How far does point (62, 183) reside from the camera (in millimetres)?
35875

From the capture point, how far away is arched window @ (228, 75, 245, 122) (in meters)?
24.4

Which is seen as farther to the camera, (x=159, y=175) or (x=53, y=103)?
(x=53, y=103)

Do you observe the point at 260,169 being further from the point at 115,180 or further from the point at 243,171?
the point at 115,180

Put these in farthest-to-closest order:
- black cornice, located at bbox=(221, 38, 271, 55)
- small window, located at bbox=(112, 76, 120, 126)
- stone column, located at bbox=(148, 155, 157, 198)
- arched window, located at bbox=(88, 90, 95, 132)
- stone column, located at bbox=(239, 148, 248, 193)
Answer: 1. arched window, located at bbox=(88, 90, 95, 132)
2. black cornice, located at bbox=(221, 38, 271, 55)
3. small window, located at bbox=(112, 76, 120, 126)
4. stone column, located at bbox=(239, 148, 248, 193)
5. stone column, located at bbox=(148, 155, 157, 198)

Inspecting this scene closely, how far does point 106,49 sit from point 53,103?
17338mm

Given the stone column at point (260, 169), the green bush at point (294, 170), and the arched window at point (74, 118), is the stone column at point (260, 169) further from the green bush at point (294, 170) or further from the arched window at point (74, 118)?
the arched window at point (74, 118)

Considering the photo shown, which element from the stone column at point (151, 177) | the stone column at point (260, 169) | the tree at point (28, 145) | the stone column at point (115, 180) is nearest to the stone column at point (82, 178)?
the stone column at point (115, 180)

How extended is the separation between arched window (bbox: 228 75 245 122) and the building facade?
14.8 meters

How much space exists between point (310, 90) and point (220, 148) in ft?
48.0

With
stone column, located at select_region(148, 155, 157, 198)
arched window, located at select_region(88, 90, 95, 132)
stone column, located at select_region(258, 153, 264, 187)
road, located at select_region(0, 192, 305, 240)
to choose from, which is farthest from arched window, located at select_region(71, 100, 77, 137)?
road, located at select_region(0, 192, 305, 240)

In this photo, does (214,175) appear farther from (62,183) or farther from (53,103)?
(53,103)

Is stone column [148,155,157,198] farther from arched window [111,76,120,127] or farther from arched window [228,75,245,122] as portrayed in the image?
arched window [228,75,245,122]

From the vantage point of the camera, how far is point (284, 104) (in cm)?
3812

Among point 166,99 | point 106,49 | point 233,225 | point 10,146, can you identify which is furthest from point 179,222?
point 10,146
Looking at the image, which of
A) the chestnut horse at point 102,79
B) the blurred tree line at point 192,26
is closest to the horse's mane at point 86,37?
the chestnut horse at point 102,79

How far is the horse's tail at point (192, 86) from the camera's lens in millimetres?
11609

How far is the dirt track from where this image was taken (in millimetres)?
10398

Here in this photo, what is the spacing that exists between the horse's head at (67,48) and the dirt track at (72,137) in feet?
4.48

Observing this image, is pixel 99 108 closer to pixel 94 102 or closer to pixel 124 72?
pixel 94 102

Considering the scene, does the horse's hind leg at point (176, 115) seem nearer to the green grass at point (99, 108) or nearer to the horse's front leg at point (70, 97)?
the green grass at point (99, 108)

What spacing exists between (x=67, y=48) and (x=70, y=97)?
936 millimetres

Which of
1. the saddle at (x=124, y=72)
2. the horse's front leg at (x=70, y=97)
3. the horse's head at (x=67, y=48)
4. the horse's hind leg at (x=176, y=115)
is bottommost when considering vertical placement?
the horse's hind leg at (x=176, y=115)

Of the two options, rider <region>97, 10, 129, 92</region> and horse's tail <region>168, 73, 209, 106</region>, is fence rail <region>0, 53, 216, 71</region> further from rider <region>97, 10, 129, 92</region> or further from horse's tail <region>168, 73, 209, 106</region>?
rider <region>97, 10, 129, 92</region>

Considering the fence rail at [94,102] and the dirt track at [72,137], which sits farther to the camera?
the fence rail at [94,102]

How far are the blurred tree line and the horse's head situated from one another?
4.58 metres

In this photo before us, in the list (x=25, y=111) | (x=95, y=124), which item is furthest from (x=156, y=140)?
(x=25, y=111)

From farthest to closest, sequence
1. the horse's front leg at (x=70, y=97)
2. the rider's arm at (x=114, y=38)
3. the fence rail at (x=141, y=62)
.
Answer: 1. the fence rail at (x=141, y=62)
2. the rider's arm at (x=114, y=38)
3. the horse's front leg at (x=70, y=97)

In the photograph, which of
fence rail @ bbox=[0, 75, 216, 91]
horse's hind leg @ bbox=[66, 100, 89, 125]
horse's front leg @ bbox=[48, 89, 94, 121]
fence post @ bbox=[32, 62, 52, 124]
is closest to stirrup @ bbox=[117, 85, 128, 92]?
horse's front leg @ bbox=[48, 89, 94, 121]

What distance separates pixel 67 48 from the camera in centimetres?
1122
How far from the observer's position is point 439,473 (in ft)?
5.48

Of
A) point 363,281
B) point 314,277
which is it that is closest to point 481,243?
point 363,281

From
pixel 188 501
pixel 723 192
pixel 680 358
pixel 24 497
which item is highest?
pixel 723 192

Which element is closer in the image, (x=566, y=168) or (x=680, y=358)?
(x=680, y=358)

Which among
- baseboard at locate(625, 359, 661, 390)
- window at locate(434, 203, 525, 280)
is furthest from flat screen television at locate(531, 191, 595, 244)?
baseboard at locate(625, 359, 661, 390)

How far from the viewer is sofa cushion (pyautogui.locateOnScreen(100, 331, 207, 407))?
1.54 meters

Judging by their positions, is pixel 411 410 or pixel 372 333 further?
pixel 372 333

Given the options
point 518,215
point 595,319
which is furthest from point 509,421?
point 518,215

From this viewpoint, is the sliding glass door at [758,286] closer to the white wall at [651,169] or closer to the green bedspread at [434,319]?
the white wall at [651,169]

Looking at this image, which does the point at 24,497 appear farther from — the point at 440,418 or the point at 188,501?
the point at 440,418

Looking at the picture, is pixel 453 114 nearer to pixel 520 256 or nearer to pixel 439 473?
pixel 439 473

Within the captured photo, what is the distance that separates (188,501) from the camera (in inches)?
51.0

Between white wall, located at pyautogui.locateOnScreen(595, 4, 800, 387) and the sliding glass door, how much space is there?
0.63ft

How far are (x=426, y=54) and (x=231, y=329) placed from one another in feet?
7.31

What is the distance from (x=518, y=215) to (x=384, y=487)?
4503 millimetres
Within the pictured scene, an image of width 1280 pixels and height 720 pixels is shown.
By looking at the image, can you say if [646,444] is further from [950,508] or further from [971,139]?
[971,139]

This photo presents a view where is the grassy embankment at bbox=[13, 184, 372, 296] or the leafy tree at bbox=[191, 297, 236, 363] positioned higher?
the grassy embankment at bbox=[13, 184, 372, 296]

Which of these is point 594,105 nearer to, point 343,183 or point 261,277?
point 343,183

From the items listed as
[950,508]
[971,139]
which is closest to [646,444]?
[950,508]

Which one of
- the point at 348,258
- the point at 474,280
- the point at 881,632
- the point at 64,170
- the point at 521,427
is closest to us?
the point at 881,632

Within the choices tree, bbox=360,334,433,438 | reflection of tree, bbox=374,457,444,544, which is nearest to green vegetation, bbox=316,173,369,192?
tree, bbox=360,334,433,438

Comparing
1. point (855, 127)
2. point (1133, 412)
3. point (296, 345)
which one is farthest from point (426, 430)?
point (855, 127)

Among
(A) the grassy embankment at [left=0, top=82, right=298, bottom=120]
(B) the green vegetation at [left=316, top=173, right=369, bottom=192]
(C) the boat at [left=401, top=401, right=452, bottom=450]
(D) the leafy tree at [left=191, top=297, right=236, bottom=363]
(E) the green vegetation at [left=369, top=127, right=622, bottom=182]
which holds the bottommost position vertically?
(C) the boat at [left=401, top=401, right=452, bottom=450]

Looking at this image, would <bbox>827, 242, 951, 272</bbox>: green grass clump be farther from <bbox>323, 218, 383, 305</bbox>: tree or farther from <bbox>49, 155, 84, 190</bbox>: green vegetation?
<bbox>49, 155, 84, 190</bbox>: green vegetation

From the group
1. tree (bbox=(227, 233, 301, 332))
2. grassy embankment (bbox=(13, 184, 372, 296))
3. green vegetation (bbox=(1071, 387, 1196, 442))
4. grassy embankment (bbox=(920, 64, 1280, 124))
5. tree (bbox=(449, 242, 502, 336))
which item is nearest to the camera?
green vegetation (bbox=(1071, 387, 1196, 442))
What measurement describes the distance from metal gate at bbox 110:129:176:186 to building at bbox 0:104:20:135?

---

Условие задания
Перепишите записи от строки с «What distance separates» до строки с «1.54 meters» включительно, заменив «sofa cushion» на «armchair cushion» и оставив всё остальное без изменений.

Образец решения
What distance separates pixel 67 48 from the camera in centimetres?
1122
How far from the observer's position is point 439,473 (in ft)?
5.48

Of
A) point 363,281
B) point 314,277
which is it that is closest to point 481,243?
point 363,281

From
pixel 188 501
pixel 723 192
pixel 680 358
pixel 24 497
which item is highest?
pixel 723 192

Which element is closer in the image, (x=566, y=168) or (x=680, y=358)?
(x=680, y=358)

Which among
- baseboard at locate(625, 359, 661, 390)
- window at locate(434, 203, 525, 280)
is furthest from flat screen television at locate(531, 191, 595, 244)?
baseboard at locate(625, 359, 661, 390)

How far from the viewer is armchair cushion (pyautogui.locateOnScreen(100, 331, 207, 407))?
1.54 meters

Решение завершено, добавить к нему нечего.